Las rodillas de Calder cedieron y se derrumbó lentamente con el rostro congestionado y los ojos llenos de lágrimas. Bayaz lo miró de arriba abajo.
—Qué atavío más solemne, ¿quién es el muerto? Toma —y arrojó la cadenilla de flores sobre la cabeza del Príncipe—. Un poco de color te alegrará el ánimo. Dile a tu padre que venga él en persona, no pierdo mi tiempo con idiotas ni con niños pequeños. Puede que esté un poco chapado a la antigua. Pero me gusta hablarle a la cabeza del caballo, no al culo. ¿Me has oído, muchacho? —Calder estaba reclinado sobre un costado con los ojos rojos y desorbitados. El Primero de los Magos sacudió una mano—. Puedes irte.
El Príncipe lanzó una arcada, tosió y se puso de pie tambaleándose. Luego se dirigió dando tumbos hacia su caballo y se aupó a la silla con bastante menos gallardía de la que había empleado antes para desmontar. Mientras se dirigía hacia la puerta, lanzó una mirada asesina por encima del hombro, pero aquella cara roja que parecía un trasero que acabara de recibir una azotaina restó bastante fuerza a su gesto. Logen se descubrió a sí mismo sonriendo de oreja a oreja. Hacía mucho que no se divertía tanto.
—Tengo entendido que puede hablar con los espíritus.
Las palabras del Mago le pillaron desprevenido.
—¿Eh?
—Hablar con los espíritus —Bayaz sacudió la cabeza—. Un don nada común en los tiempos que corren. ¿Cómo están?
—¿Quién, los espíritus?
—Sí.
—Disminuyendo.
—Pronto todos dormirán, ¿eh? La magia está desapareciendo del mundo. Es el curso natural de las cosas. Con los años, mis conocimientos han ido aumentando y, sin embargo, mi poder ha disminuido.

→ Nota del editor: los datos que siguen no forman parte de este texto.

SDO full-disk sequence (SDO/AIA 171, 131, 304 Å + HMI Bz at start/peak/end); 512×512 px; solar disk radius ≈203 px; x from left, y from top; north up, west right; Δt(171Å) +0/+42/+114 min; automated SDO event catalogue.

—Calder parecía bastante impresionado.
—Bah —Bayaz agitó la mano quitándole importancia al asunto—. Es una nadería. Un pequeño truco de aire y carne de muy fácil ejecución. No, créame, la magia retrocede. Es un hecho. Una ley natural. Lo cual no quita para que siga habiendo muchas otras maneras de cascar un huevo, ¿eh, amigo mío? Si nos falla una herramienta, siempre podemos probar con otra —Logen ya no estaba muy seguro de lo que estaban hablando, pero se sentía demasiado cansado para hacer preguntas.

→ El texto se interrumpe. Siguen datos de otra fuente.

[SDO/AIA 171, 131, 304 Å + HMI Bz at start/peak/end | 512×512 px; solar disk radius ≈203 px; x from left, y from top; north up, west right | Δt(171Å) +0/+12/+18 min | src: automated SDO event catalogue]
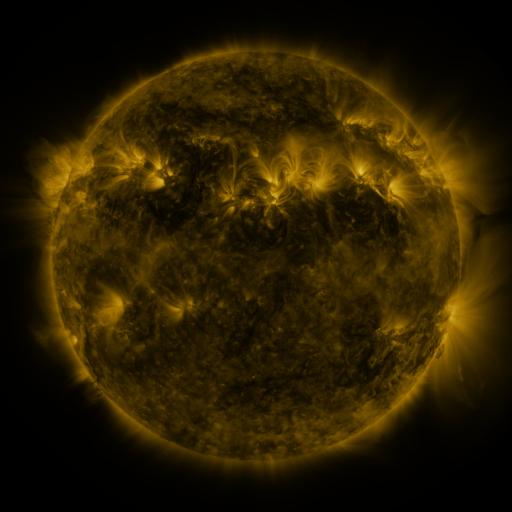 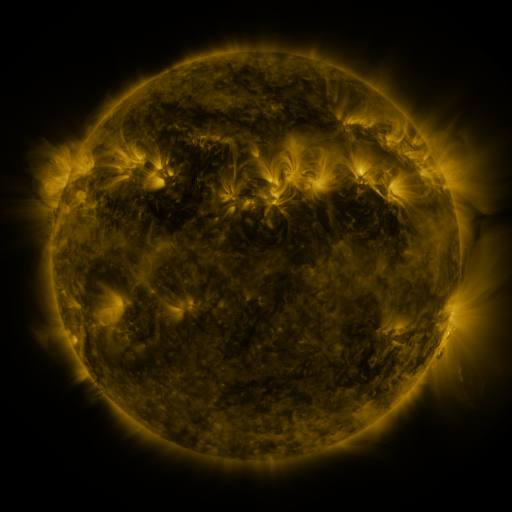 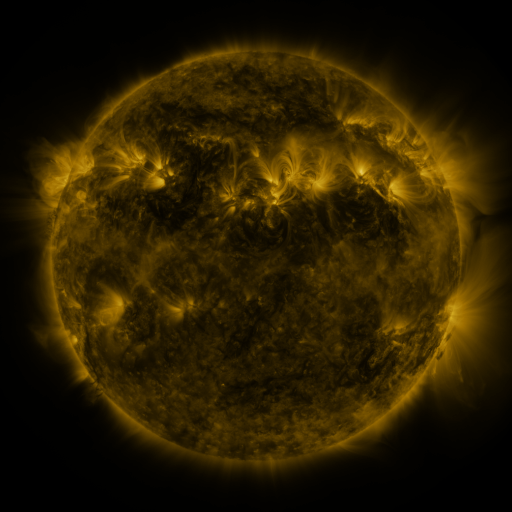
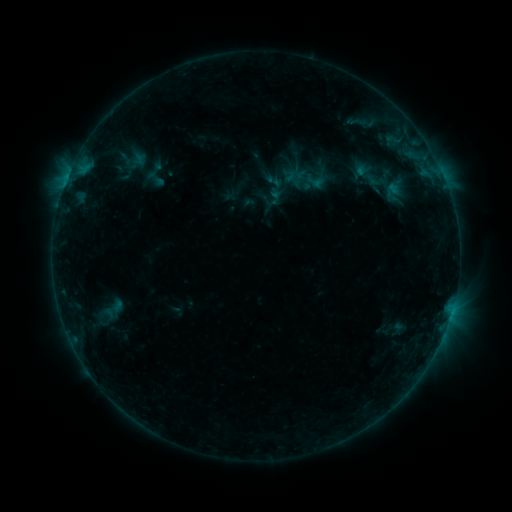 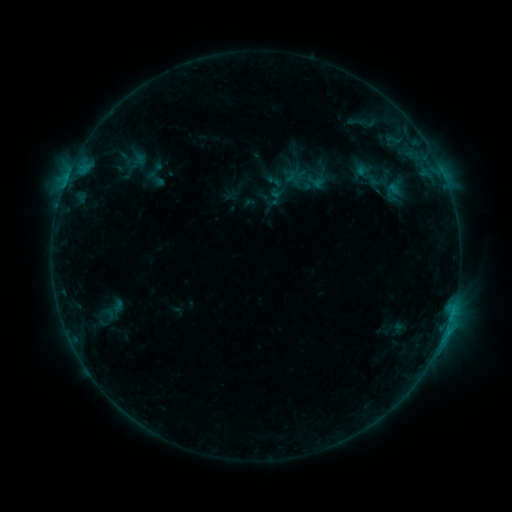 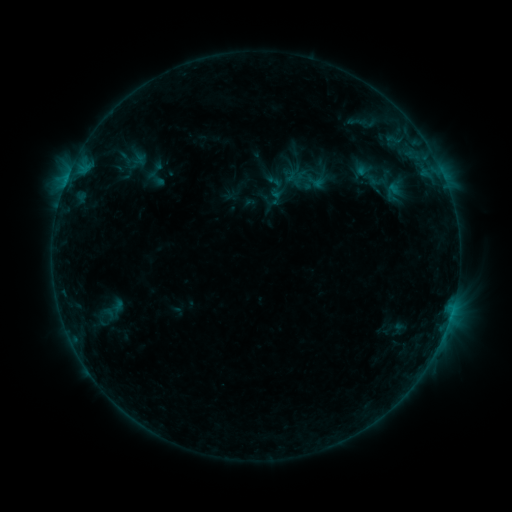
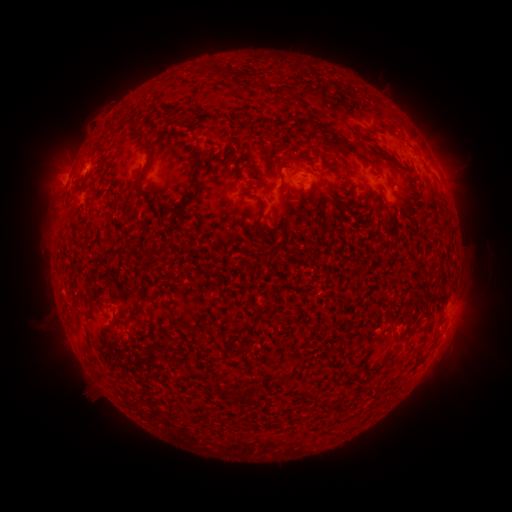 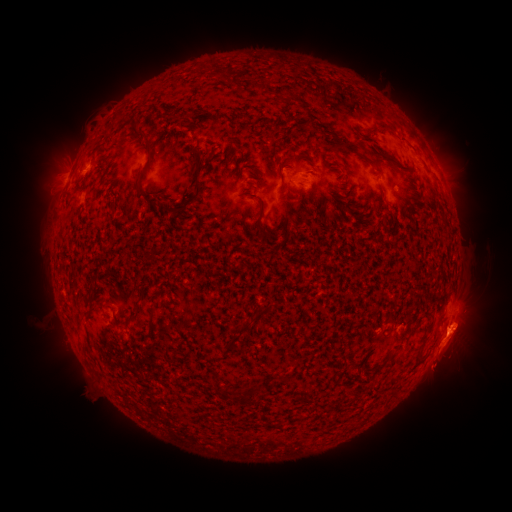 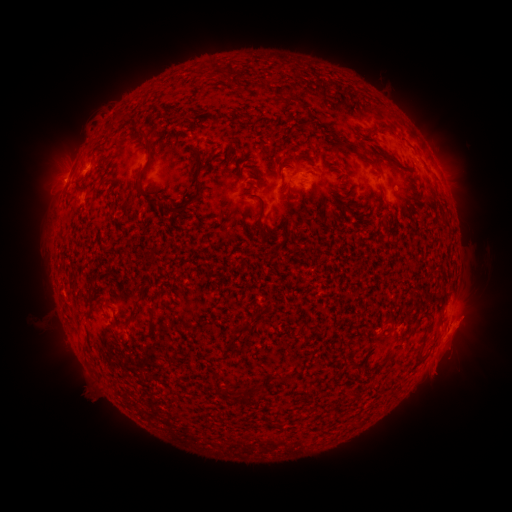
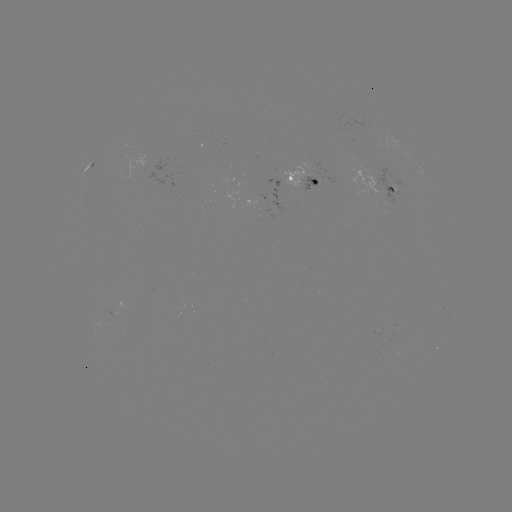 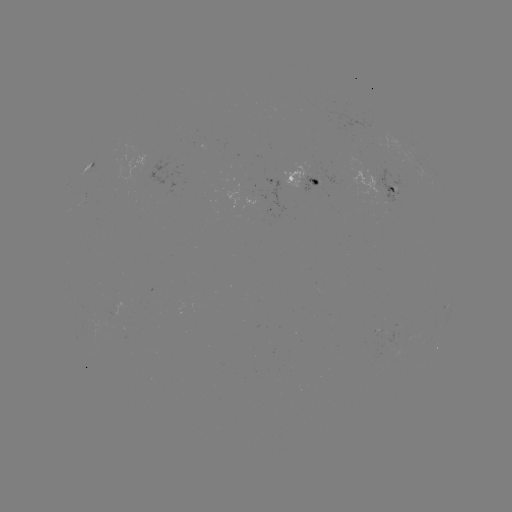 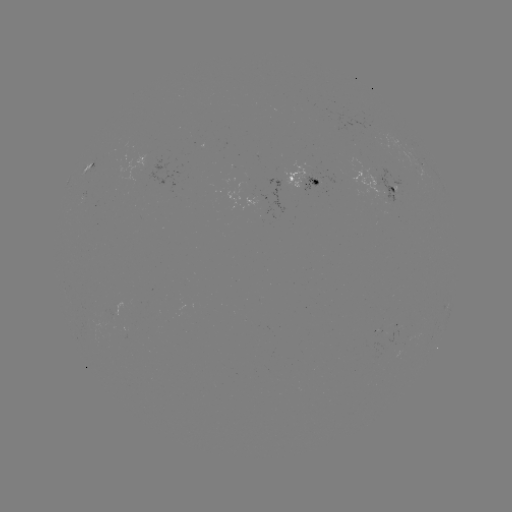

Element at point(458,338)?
eruption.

»En efecto —murmuró el Primero de los Magos—. Hay muchas maneras de cascar un huevo. Y ya que hablamos de ello, ¿tiene hambre?
La boca de Logen se inundó de saliva al oír la palabra hambre.

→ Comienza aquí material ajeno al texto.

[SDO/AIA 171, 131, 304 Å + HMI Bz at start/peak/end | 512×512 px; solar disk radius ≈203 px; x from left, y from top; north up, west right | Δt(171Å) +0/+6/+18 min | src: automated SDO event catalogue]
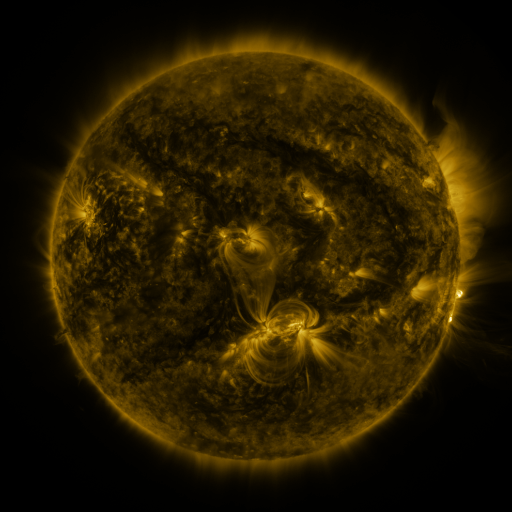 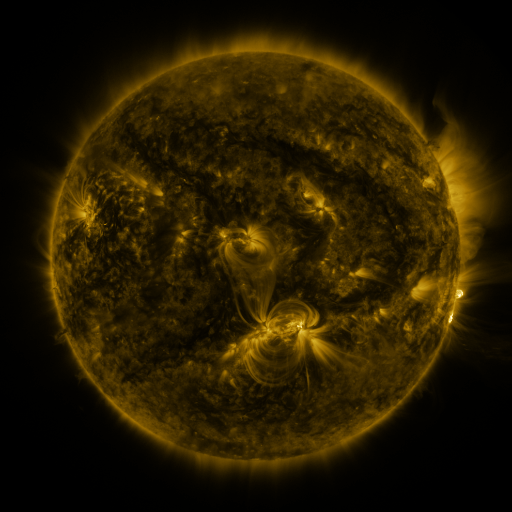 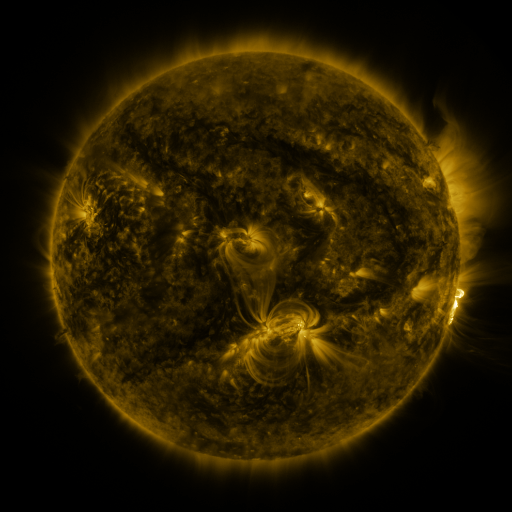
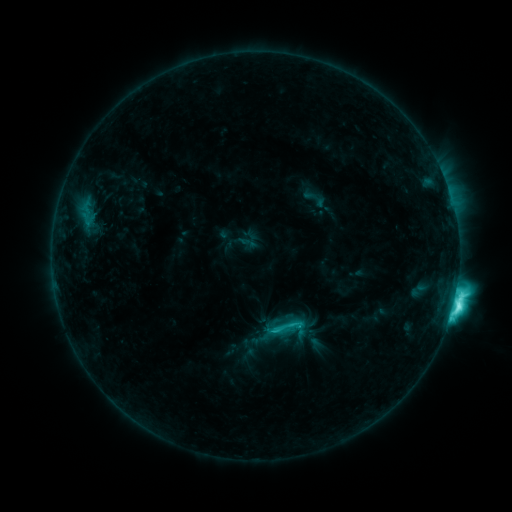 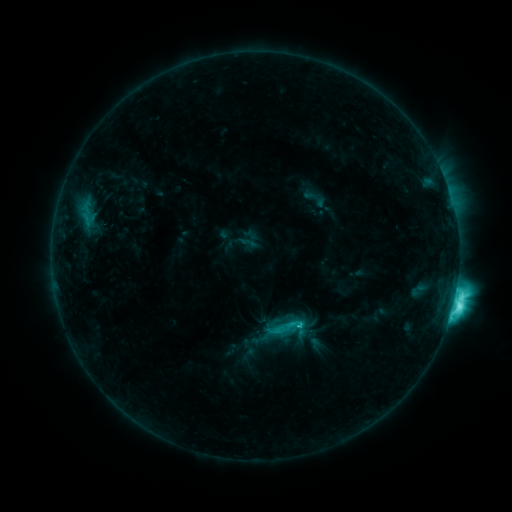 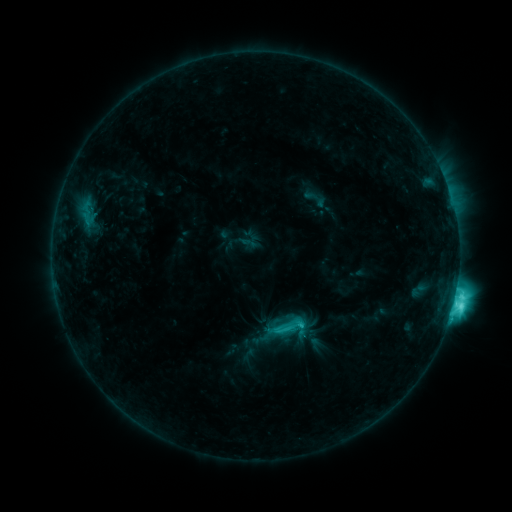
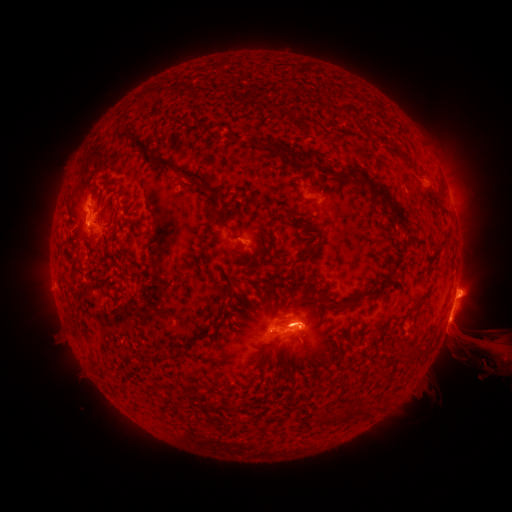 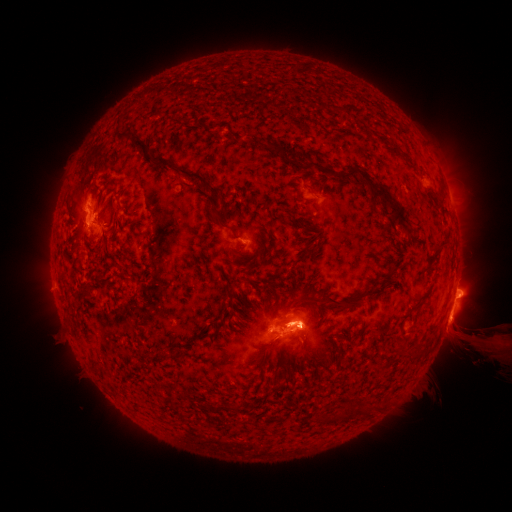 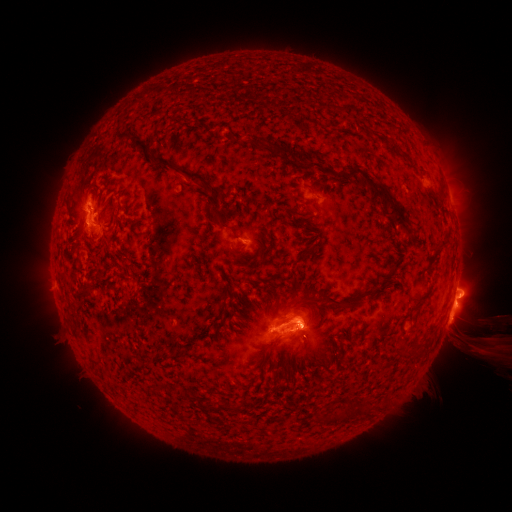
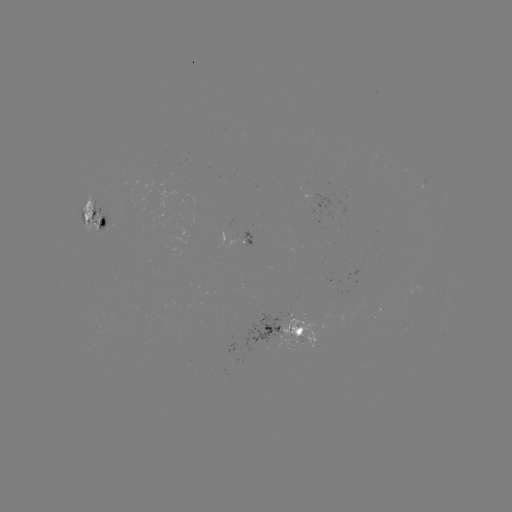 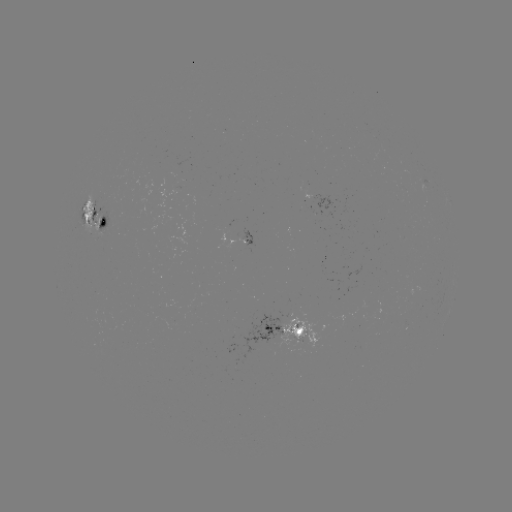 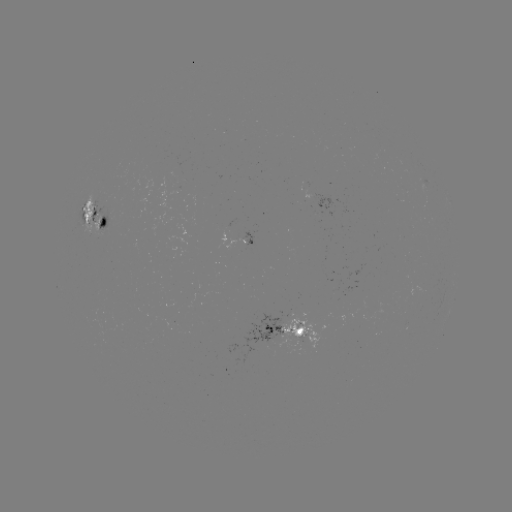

—Sí —masculló—. Sí… no me vendría mal comer algo.
—Naturalmente —Bayaz le palmeó cordialmente la espalda—. ¿Y qué tal si luego se da un baño? No es que su olor nos desagrade, desde luego, pero encuentro que hay pocas cosas más reconfortantes que un buen baño caliente después de una larga caminata, y sospecho que se ha dado usted una caminata bien larga. Acompáñeme, maese Nuevededos, aquí está a salvo.
Comida. Un baño. A salvo. Mientras acompañaba al anciano a la biblioteca, Logen tuvo que hacer un esfuerzo para que no se le saltaran las lágrimas.